Estos compuestos se encuentran en algunos plásticos, pesticidas, cosméticos, productos de limpieza, envases de alimentos y otros artículos de consumo. Su capacidad para imitar o interferir con las hormonas puede influir en procesos esenciales para la reproducción.
Entre los posibles efectos asociados figuran la disminución de la calidad del esperma, alteraciones en la ovulación y el ciclo menstrual, reducción de la reserva ovárica, mayor dificultad para lograr un embarazo y un aumento del riesgo de aborto espontáneo. No obstante, los especialistas advierten que la fertilidad depende de múltiples factores y que estas sustancias constituyen solo uno de ellos.
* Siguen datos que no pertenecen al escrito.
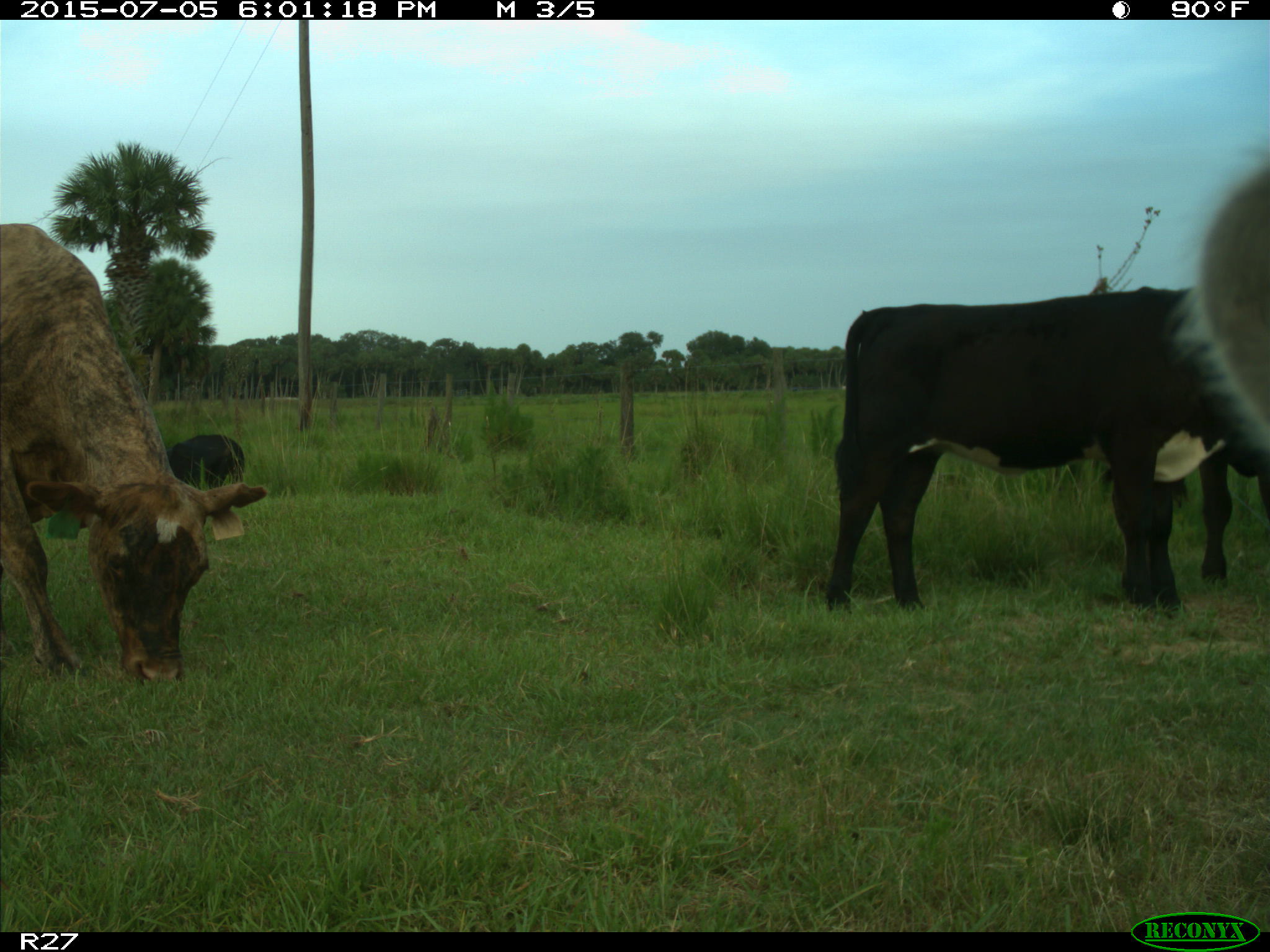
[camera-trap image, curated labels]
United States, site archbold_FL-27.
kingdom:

Las investigaciones se han centrado especialmente en compuestos como el Bisfenol A (BPA), los Ftalatos, los PFAS, además de algunos pesticidas y retardantes de llama.
Para reducir la exposición, los expertos aconsejan evitar calentar alimentos en recipientes de plástico, utilizar envases de vidrio o acero inoxidable, disminuir el consumo de alimentos ultraprocesados, lavar bien frutas y verduras, ventilar los ambientes y optar por productos de higiene personal con menos sustancias químicas potencialmente disruptoras.
La Organización Mundial de la Salud y la Endocrine Society coinciden en que existe suficiente evidencia para recomendar medidas preventivas, aunque insisten en que se requieren más investigaciones para comprender plenamente el impacto de estas sustancias sobre la salud reproductiva.